The real challenge of this case surged upon attempting to explain the risks versus benefits and final outcomes to a young, non- medically trained, non Spanish nor English language speaker, and with unique Korean cultural idiosyncrasies. Initial attempts of communication through close family members lead to confusion and contradictory decisions easily perceived through the patient’s demeanor. After a while, we began to observe that family members, including the son and daughter were not allowed to serve as communication means between the physician and the patient. As time progressed, we noticed that every discussion had to be done exclusively through the patient’s husbands. This and the clear submissive demeanor presented by the patient raised serious concerns about our ability to respect and safeguard the patients’ autonomy. Fortunately, an objective approach was achieved through a professional Korean translator, who captured the true wishes of the patient. In the end, she agreed to hospice care, do not resuscitate (DNR) status, and opted to let the disease run its natural course. The patient died 10 days after discharged home in the company of her daughter and husband.

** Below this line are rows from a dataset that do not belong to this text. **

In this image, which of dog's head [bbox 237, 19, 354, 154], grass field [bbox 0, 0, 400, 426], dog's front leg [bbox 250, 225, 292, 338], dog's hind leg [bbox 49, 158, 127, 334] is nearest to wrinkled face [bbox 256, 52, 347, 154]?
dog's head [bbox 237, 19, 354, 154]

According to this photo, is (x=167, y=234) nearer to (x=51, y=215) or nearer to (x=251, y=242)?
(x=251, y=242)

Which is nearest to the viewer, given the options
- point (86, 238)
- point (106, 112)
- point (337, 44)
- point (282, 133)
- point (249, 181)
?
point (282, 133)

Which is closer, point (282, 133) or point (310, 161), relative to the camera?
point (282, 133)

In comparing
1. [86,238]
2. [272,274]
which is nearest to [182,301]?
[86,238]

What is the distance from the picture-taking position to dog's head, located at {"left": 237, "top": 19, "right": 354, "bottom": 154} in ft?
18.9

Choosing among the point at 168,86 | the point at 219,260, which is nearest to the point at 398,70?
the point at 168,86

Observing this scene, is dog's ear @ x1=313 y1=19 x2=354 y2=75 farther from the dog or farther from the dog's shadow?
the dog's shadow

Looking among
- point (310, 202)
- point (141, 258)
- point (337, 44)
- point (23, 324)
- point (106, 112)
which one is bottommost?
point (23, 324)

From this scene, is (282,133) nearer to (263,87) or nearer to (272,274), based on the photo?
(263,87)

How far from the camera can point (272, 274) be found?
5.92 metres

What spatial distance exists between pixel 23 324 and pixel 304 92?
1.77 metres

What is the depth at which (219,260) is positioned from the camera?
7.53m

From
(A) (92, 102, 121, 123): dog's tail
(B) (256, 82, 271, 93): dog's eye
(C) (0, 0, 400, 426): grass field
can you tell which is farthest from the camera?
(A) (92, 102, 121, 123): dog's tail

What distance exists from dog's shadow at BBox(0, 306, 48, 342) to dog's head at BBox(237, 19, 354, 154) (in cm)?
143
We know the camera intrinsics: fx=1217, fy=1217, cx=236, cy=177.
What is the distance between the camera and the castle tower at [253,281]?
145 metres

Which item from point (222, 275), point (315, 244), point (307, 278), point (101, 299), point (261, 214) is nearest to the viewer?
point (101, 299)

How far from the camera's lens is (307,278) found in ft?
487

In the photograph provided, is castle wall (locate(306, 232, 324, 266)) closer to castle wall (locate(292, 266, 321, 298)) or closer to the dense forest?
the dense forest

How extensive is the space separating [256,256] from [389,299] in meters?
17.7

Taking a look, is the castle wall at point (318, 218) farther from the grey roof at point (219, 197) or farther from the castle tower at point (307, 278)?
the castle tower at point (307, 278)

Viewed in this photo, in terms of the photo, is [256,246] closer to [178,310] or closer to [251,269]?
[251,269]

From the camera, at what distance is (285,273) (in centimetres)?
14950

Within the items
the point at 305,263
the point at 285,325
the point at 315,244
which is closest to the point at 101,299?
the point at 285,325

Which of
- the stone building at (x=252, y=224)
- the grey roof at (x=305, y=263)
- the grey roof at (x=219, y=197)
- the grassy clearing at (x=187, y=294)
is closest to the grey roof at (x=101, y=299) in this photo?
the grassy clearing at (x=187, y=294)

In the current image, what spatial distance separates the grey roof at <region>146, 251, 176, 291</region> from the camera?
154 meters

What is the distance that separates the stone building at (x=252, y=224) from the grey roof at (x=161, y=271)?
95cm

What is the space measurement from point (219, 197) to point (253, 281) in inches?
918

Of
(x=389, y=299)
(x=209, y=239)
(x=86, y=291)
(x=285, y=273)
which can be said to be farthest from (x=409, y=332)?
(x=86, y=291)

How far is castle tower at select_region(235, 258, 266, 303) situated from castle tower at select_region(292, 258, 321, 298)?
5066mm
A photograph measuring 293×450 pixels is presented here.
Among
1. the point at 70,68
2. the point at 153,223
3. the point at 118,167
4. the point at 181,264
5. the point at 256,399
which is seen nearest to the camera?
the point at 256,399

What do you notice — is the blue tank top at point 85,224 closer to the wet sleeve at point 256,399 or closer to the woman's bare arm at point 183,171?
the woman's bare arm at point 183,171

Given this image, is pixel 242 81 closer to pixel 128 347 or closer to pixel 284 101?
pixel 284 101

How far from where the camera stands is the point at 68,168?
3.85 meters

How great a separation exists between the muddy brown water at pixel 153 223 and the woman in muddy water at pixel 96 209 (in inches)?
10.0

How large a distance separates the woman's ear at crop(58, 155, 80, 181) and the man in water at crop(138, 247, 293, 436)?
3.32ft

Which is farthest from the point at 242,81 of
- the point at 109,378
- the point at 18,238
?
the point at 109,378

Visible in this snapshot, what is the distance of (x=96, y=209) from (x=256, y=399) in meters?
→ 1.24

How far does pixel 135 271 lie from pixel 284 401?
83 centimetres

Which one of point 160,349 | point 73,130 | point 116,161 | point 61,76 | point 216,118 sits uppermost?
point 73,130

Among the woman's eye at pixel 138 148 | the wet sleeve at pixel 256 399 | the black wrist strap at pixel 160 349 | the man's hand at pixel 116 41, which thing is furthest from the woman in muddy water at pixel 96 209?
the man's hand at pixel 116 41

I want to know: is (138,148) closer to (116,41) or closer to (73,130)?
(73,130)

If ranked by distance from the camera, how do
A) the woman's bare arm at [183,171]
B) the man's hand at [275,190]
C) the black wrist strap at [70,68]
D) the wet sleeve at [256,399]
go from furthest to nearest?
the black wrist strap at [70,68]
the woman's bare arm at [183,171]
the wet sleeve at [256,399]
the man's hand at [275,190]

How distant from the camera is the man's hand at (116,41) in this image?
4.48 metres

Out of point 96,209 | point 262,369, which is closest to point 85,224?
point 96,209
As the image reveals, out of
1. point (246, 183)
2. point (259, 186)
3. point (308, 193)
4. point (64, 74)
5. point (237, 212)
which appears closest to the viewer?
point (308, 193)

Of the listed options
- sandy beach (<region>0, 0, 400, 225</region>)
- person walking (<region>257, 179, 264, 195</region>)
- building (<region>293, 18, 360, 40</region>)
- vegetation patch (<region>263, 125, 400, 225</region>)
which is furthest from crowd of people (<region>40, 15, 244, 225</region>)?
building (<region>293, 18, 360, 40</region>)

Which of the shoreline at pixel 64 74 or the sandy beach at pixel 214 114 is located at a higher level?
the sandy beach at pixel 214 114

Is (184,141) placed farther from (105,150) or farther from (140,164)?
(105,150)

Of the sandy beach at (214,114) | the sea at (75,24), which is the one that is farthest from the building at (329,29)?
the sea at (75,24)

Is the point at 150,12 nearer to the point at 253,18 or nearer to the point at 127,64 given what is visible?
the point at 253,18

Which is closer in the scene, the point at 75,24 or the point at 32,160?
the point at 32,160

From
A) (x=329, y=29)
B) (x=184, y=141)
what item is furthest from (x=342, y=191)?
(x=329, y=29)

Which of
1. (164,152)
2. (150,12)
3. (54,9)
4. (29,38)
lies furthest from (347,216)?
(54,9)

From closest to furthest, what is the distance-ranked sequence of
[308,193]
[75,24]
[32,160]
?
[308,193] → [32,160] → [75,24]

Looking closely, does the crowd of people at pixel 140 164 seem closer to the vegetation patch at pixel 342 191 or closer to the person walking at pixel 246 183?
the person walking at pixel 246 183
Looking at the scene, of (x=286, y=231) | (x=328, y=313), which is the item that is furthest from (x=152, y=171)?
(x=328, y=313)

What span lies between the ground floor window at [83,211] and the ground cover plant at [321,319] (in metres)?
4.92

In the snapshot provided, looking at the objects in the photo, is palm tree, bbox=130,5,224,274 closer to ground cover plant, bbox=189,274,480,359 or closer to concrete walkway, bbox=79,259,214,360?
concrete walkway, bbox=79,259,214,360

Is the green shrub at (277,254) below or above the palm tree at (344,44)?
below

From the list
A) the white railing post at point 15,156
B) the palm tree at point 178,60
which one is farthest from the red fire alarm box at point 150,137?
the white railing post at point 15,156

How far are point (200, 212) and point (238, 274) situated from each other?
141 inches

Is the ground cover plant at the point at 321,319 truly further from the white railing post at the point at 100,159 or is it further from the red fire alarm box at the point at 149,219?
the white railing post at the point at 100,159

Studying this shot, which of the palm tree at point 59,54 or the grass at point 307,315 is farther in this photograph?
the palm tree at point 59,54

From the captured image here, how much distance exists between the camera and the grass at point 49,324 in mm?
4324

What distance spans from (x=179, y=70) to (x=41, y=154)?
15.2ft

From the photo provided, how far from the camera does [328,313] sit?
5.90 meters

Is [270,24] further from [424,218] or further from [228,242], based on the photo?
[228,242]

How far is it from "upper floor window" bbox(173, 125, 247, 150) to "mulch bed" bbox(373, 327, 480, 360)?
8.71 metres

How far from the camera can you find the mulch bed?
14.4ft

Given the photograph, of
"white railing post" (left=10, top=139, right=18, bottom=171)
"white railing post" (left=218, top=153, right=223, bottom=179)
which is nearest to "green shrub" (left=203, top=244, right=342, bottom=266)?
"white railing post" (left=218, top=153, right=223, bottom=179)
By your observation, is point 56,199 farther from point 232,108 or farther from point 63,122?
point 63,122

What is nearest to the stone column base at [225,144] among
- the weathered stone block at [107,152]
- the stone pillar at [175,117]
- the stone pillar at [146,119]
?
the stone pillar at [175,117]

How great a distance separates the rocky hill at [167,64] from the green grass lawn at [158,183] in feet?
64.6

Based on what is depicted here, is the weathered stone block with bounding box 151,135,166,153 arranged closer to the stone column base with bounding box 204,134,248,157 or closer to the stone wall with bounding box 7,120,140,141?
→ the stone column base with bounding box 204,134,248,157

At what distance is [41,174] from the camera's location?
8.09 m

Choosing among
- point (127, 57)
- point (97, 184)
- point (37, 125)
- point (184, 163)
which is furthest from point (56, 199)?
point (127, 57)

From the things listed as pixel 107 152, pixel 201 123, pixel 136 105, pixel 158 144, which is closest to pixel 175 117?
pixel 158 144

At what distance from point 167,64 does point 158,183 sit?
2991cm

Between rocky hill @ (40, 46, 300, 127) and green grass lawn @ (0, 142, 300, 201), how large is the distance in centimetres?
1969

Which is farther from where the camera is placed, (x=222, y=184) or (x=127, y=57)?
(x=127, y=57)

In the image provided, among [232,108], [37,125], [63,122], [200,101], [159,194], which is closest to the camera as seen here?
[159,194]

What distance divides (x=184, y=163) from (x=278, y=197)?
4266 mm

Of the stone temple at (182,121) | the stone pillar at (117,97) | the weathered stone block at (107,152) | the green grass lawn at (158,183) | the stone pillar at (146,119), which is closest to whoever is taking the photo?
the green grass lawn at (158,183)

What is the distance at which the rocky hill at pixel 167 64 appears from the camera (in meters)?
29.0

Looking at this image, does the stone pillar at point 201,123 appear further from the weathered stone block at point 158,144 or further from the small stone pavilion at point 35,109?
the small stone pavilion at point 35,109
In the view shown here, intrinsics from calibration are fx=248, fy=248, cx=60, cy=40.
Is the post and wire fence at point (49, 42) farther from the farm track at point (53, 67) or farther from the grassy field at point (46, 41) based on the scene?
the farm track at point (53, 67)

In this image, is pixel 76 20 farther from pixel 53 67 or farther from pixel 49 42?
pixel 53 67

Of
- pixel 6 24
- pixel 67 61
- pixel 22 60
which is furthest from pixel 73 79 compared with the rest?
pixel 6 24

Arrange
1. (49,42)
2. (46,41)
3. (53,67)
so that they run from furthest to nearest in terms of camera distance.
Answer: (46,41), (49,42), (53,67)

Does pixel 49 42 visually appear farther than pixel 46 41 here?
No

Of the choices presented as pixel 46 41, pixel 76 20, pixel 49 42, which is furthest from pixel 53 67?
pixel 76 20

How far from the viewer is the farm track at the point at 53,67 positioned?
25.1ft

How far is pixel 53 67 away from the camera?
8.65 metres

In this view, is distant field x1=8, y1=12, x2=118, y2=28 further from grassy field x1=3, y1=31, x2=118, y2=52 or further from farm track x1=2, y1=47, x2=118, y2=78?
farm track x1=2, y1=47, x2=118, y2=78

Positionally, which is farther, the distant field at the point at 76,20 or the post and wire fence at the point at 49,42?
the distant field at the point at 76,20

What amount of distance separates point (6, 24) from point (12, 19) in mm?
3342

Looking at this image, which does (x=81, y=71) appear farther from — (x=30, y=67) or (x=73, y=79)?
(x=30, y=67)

Cultural idiosyncrasies present more and more as a real challenge in the medical field and have been a topic of extensive research. Most of the time, we are inclined to focus in the western notion of autonomy. A concept reflected by the doctrine of informed consent, one extensively protected by our legal system, which assumes that individuals should make decisions about their medical management by themselves. Although the principle of self-autonomy is generally adopted by most societies, there is great debate about its generalized implementations. In particular cases, it could be argued that true autonomy is culturally sensitive. In some cases, autonomy may present through the doctrine of informed waiver that enables competent patients to forgo their right to receive medical information and permits them to delegate decision making to others.
Conclusions: Cultural disparities and communication barriers between patients and physicians could represent a real threat to personal autonomy at the moment of critical decision-making. The importance of physician advocacy is fundamental for guaranteeing the individuals capacity for self -determination and self-governance. Integrating medicine, law and ethics as a holistic approach during medical management is vital to protecting the patient’s best interest and end of life directives.